Deambuló por la calle durante todo el día como una autómata sin un rumbo fijo, como si quisiera encontrar la senda de la circunspección, de tal modo que el arrebol del atardecer la sorprendió al pie del Miguelete. Miró hacia arriba y admiró su majestuosidad. Tantos años viviendo allí y nunca había subido, y pensó que era un buen momento para hacerlo, por lo que pagó los dos euros de la entrada y subió los doscientos siete escalones hasta la terraza, situada a sesenta y tres metros de altura.

Se apoyó en la baranda presenciando la magia del crepúsculo con el sol arrojando sus últimos rayos de luz sobre el horizonte y tamizando el cielo en tonos violáceos, amarillos, naranjas y rojos, al igual que un pintor fauvista se ensañaba en el cromatismo de su paleta. Claudia observó fascinada como el astro rey desaparecía en el horizonte, dedicándole el hermoso espectáculo, y durante ese breve periodo de tiempo se embriagó de la belleza intrínseca de su exhibición.

El atardecer dio paso al ocaso y el centellear de las luces adornó la ciudad otorgándole a la noche un clima especial para soñar donde se percibía mejor el estruendo del corazón, el repiqueteo de la ansiedad, el murmullo de lo imposible y el silencio del mundo.

Miró hacia abajo y el vértigo golpeó su sien. No había nadie. Tan sólo estaba ella, sus razonamientos, su culpa y su propósito.

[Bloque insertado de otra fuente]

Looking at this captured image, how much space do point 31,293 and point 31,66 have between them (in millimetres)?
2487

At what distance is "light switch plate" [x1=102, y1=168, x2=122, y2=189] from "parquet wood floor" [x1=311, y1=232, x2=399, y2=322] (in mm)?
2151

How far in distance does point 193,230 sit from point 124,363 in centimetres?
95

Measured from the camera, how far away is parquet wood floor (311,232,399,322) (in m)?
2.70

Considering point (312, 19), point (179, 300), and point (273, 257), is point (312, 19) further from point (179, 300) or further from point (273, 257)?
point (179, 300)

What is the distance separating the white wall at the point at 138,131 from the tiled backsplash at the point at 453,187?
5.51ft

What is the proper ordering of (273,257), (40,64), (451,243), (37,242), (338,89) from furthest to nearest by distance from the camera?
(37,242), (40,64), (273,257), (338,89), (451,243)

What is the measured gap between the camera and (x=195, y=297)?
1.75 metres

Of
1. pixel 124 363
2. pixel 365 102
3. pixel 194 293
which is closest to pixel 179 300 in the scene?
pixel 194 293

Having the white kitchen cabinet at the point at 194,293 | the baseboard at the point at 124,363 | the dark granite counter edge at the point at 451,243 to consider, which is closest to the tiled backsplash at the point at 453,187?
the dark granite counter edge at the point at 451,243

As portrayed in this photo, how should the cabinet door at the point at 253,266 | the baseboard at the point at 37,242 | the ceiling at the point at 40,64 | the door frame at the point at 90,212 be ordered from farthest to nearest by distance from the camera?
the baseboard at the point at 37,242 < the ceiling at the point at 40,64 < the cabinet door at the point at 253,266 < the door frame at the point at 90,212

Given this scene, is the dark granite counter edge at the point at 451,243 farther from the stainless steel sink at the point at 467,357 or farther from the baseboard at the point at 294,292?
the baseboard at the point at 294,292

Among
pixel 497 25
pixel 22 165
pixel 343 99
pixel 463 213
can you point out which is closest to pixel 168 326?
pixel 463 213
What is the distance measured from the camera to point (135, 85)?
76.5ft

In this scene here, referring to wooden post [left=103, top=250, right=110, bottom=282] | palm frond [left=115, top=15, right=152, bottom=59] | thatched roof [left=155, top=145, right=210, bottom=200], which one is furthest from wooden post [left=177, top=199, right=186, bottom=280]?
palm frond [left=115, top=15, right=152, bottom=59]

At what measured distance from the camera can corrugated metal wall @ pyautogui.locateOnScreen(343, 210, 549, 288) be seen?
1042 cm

Sus heridas eran tan profundas que no veía otra alternativa y pensó que esas heridas que no sangraban eran las que más costaban de curar y no estaba segura de que nunca lo hicieran.

El corazón parecía que iba reventarle en el pecho. Miró de nuevo hacia abajo, pero el vértigo le impedía dar el paso, por ello desvió la mirada hacia arriba. Contempló un cielo oscuro y con ello, una luz alumbró su angustia, pues, cuanto más oscura era la noche, más brillantes eran las estrellas y cuanto más profundo era el dolor, más cerca estaba Dios.